[EXTRACT]
Turning again to the Bureau of the Census survey previously quoted, we find there were 169,311 such plants in this country in 1939 employing an average of less than 50 wage earners each. These plants employed a total of 5,293,714 wage earners during the year 1939, who received in wages $5,753,611,654, and added to the value of raw materials through manufacture $16,919,945,240.

In other words, in just two groups of machine and allied plants employing on an average less than 50 wage earners each in 1939, we find they provided employment for 5,745,307 workers. That amounts to more than 5 times the total wage earners employed by the railroads during the same year; 14 times the wage earners employed in the telephone and telegraph systems of the country; 29 times the wage earners employed in the production of motor vehicles, and 12 times the wage earners employed in both motor vehicles, motor-vehicle body, and motor-vehicle parts plants in 1938.

Combined, these workers in little plants added a total value of $18,624,385,830 to goods by manufacture during 1939, a figure that represents nearly six times the total value of our entire export business for the same year. Actually, gentlemen, the wage earners employed in these small machine, machine-tool, and allied plants in 1939 represent 67 percent of all the wage earners employed in that year in manufacturing plants in the entire United States. And, considering family ratios to workers, the wage earners employed in these nearly 180,000 small plants threatened by this bill represent approximately 20 percent of our entire population.

If there is any basis for the oft-repeated claim that one-third of our population is ill-fed, ill-housed, and ill-clad, and therefore needing relief, just add these wage earners, their families, and the small retail merchants now dependent on these plants for their income to that ill-fed, ill-housed, ill-clad group allegedly needing relief, and we will have more than one-half of the Nation on Government dole. Is that the way of life this bill is designed to protect as a nationaldefense measure? If so, the women of this country definitely want none of it.

In addition to the effect on the home life of the wives and families of these small-plant wage earners threatened by this bill, how else will it affect the women of the country?

Women, more than any other one group, have the greatest financial stake in our private-enterprise system. This is evidenced by the fact that they own approximately 60 percent of the wealth of the country. This includes real estate, insurance policies, stocks and bonds, trust funds, savings bank accounts, and so forth. Approximately 80 percent of all life insurance policies are made payable to women. Much of the assets behind these policies are the securities, mortgages, or real estate of private enterprise. Women hold apprixomately 25 percent of the country's jobs; and certainly they have the greatest stake in the jobs of their menfolk, whether they are wage earners, the higher-salaried executive of management, or the officials of corporations. Jobs, earnings, and security for invested capital or savings are essential for the security of the home and the future of the family, if we are to continue our existence

by the private enterprise system, and surely American women have never looked with approval upon receiving either hand-outs or patronage from Government as the principal means of maintaining the family and home. In our opinion, this bill will be the sword of Damocles hanging over the head of every family in this country.

[WORK INSTRUCTIONS]
A. According to the statement, what share of the country's wealth do women own?
B. Decide whether each statement agrees with the statement on small plants, answering yes or no and quoting the deciding words: (i) In 1939 there were 169,311 plants employing an average of fewer than 50 wage earners each. (ii) About 80 percent of all life insurance policies are made payable to women. (iii) The value added by these small plants in 1939 was about twice the value of the nation's export business.
C. Repeat everything in the statement on small plants from "In addition to" down to "of the country?".
The material after this point is drawn from a different source.

[DATA]
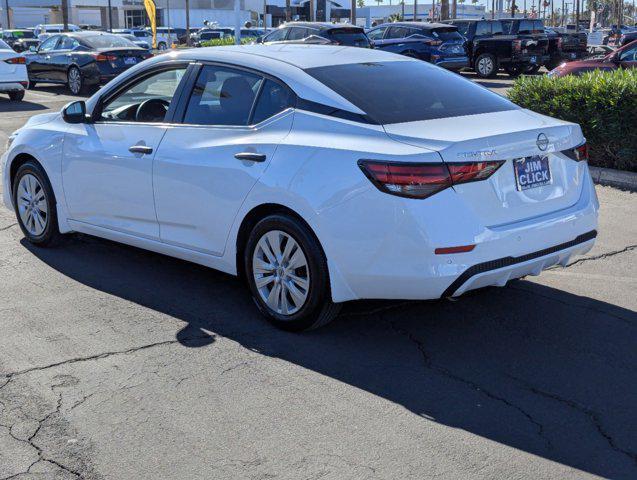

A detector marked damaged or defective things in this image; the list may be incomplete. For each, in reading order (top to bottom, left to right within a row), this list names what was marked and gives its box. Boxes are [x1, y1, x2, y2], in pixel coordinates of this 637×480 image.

pavement crack [556, 246, 632, 268]
pavement crack [382, 316, 552, 452]
pavement crack [512, 378, 636, 464]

[SOLUTIONS BY TASK]
A. Approximately 60 percent.

B.
(i) Yes: "there were 169,311 such plants in this country in 1939 employing an average of less than 50 wage earners each"
(ii) Yes: "Approximately 80 percent of all life insurance policies are made payable to women"
(iii) No: "a figure that represents nearly six times the total value of our entire export business for the same year"

C.
In addition to the effect on the home life of the wives and families of these small-plant wage earners threatened by this bill, how else will it affect the women of the country?